» **REQUIREMENTS**: List every line in the records below that contains the word "point", copying each one in full.
#### RECORDED INFORMATION ####
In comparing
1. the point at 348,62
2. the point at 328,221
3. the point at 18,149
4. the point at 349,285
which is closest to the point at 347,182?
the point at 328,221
####
» **ANSWER**:
1. the point at 348,62
2. the point at 328,221
3. the point at 18,149
4. the point at 349,285
which is closest to the point at 347,182?
the point at 328,221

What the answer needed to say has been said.